Extracted records

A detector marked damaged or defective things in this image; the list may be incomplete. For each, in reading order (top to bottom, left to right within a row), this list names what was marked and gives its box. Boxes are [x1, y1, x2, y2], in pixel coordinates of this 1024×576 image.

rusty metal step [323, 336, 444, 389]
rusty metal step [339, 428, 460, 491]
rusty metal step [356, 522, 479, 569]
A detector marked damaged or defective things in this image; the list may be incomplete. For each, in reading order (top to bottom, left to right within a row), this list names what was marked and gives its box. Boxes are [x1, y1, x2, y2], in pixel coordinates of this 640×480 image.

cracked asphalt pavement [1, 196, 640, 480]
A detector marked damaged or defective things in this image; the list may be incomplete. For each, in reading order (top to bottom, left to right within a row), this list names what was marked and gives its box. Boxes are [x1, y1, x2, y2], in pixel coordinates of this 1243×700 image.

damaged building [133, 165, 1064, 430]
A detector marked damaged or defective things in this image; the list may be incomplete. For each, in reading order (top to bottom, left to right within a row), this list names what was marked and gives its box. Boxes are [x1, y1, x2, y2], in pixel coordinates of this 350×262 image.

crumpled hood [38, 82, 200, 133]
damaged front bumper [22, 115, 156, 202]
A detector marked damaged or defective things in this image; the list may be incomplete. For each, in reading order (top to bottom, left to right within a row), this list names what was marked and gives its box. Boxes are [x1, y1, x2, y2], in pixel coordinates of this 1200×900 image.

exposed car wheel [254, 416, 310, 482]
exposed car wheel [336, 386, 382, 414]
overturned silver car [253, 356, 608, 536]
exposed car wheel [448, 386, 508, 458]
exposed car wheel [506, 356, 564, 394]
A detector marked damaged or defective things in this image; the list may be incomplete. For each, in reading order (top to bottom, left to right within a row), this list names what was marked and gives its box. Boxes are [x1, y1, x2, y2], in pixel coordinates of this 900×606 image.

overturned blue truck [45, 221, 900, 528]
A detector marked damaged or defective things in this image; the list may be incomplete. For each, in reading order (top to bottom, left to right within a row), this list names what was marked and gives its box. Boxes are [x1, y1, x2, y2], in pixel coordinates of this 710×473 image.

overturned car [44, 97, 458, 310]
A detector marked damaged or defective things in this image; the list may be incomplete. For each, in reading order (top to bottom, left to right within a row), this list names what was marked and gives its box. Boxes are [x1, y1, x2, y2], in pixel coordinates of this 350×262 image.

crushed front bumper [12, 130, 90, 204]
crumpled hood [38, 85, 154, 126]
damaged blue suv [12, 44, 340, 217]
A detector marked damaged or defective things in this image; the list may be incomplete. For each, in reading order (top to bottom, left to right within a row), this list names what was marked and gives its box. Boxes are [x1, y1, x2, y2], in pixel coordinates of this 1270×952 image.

▶ **Objective**: Please give the stretch from the start of the listing through the line containing "damaged front bumper [22, 115, 156, 202]" again, replacing "incomplete" with "partial" and leaving everything else unchanged.

▶ **The reply**:
A detector marked damaged or defective things in this image; the list may be partial. For each, in reading order (top to bottom, left to right within a row), this list names what was marked and gives its box. Boxes are [x1, y1, x2, y2], in pixel coordinates of this 1024×576 image.

rusty metal step [323, 336, 444, 389]
rusty metal step [339, 428, 460, 491]
rusty metal step [356, 522, 479, 569]
A detector marked damaged or defective things in this image; the list may be partial. For each, in reading order (top to bottom, left to right within a row), this list names what was marked and gives its box. Boxes are [x1, y1, x2, y2], in pixel coordinates of this 640×480 image.

cracked asphalt pavement [1, 196, 640, 480]
A detector marked damaged or defective things in this image; the list may be partial. For each, in reading order (top to bottom, left to right within a row), this list names what was marked and gives its box. Boxes are [x1, y1, x2, y2], in pixel coordinates of this 1243×700 image.

damaged building [133, 165, 1064, 430]
A detector marked damaged or defective things in this image; the list may be partial. For each, in reading order (top to bottom, left to right within a row), this list names what was marked and gives its box. Boxes are [x1, y1, x2, y2], in pixel coordinates of this 350×262 image.

crumpled hood [38, 82, 200, 133]
damaged front bumper [22, 115, 156, 202]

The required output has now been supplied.